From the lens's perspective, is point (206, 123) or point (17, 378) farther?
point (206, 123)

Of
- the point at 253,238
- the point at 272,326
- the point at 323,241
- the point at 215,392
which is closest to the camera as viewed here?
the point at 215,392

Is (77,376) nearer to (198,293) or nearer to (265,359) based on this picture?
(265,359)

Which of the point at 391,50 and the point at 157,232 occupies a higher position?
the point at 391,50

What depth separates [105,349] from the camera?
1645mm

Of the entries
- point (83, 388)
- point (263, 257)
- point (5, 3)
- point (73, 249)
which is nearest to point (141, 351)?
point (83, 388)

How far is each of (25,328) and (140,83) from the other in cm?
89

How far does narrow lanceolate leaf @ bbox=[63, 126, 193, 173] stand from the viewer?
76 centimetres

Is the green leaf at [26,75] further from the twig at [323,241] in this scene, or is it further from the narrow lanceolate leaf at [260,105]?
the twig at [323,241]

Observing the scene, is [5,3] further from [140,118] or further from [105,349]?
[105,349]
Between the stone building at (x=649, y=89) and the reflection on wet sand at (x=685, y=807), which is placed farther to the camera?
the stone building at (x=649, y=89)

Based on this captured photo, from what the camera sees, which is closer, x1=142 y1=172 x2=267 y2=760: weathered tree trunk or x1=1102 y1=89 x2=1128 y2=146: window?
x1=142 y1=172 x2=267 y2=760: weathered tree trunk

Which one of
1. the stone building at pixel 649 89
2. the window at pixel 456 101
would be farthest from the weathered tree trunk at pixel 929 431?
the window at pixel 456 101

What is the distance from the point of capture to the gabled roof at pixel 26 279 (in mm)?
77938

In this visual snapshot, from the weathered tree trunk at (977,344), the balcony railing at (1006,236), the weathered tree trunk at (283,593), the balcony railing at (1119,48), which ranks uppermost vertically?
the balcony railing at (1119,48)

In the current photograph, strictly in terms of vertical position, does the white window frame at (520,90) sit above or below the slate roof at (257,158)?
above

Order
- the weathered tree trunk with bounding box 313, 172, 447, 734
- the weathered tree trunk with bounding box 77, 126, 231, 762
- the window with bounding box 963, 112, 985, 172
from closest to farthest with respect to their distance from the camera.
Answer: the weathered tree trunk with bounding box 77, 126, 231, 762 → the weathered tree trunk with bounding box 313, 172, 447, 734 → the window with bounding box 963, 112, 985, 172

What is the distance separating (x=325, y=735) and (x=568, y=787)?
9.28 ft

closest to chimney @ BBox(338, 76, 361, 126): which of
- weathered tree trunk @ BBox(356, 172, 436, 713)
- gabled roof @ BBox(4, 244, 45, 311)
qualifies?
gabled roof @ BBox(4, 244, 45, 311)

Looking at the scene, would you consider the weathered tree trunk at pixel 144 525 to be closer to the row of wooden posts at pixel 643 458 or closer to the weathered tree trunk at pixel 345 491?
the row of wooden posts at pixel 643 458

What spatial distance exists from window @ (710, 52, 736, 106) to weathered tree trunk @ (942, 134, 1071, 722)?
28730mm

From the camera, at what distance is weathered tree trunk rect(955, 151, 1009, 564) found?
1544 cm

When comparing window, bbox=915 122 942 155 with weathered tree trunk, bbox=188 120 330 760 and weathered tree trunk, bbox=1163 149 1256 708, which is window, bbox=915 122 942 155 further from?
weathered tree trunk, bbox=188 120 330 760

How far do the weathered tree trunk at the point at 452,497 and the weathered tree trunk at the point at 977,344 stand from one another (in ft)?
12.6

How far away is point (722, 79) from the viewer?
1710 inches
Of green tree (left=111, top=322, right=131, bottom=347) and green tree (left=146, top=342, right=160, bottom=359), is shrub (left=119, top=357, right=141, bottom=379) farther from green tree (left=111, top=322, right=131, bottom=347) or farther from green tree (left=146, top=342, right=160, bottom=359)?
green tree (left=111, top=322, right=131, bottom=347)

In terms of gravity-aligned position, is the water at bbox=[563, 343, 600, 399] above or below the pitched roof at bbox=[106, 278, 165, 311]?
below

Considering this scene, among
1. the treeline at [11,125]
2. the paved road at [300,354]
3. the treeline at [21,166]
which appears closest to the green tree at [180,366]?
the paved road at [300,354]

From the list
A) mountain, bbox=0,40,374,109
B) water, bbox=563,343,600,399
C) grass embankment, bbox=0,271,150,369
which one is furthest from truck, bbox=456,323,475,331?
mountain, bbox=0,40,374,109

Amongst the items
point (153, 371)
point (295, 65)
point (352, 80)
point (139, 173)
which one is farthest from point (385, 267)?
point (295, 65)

__PROBLEM DESCRIPTION__
Copy out the rows word for word, starting with the line that contains "From the camera, at" and going on through the end of the rows.

__ANSWER TO THIS EXERCISE__
From the camera, at what distance is weathered tree trunk rect(955, 151, 1009, 564) found?
1544 cm

When comparing window, bbox=915 122 942 155 with weathered tree trunk, bbox=188 120 330 760 and weathered tree trunk, bbox=1163 149 1256 708, which is window, bbox=915 122 942 155 further from?
weathered tree trunk, bbox=188 120 330 760

How far do the weathered tree trunk at the point at 452,497 and the weathered tree trunk at the point at 977,344 stand from one another (in ft)?
12.6

How far away is point (722, 79) from the viewer?
1710 inches
Of green tree (left=111, top=322, right=131, bottom=347) and green tree (left=146, top=342, right=160, bottom=359), is shrub (left=119, top=357, right=141, bottom=379) farther from green tree (left=111, top=322, right=131, bottom=347) or farther from green tree (left=146, top=342, right=160, bottom=359)?
green tree (left=111, top=322, right=131, bottom=347)

In terms of gravity-aligned position, is the water at bbox=[563, 343, 600, 399] above or below the pitched roof at bbox=[106, 278, 165, 311]?
below

Considering this scene, among
1. the treeline at [11,125]
2. the paved road at [300,354]
3. the treeline at [21,166]
which appears closest to the green tree at [180,366]?
the paved road at [300,354]

From the list
A) mountain, bbox=0,40,374,109
B) water, bbox=563,343,600,399
C) grass embankment, bbox=0,271,150,369
which one is furthest from truck, bbox=456,323,475,331?
mountain, bbox=0,40,374,109

Amongst the items
point (153, 371)
point (295, 65)
point (352, 80)
point (139, 173)
which one is farthest from point (385, 267)?
point (295, 65)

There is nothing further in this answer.